Collect every line of the data below that contains the word "point". Case counts.

_Information supplied:_
^^^^

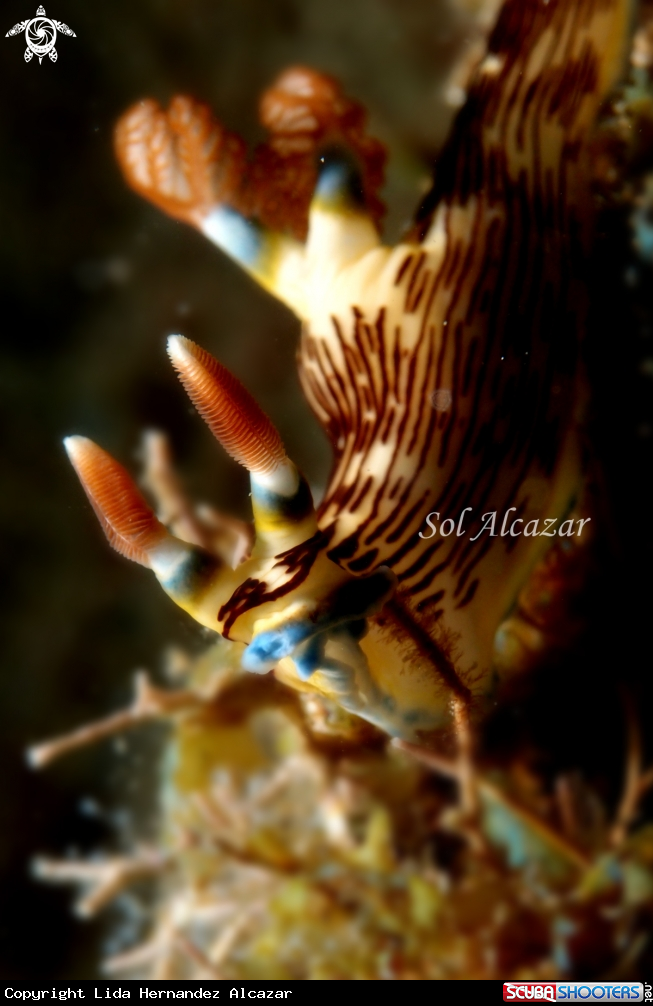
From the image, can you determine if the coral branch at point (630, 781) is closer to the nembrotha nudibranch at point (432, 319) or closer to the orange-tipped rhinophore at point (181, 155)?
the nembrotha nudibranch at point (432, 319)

^^^^

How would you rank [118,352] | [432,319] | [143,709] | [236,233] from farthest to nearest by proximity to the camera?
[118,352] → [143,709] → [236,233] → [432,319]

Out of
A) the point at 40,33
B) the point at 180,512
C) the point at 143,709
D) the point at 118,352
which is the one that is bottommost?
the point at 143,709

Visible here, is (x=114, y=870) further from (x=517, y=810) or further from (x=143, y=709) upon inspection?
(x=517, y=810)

^^^^

_Answer to this exercise:_
From the image, can you determine if the coral branch at point (630, 781) is closer to the nembrotha nudibranch at point (432, 319) or closer to the orange-tipped rhinophore at point (181, 155)?
the nembrotha nudibranch at point (432, 319)
A) the point at 40,33
B) the point at 180,512
C) the point at 143,709
D) the point at 118,352
the point at 143,709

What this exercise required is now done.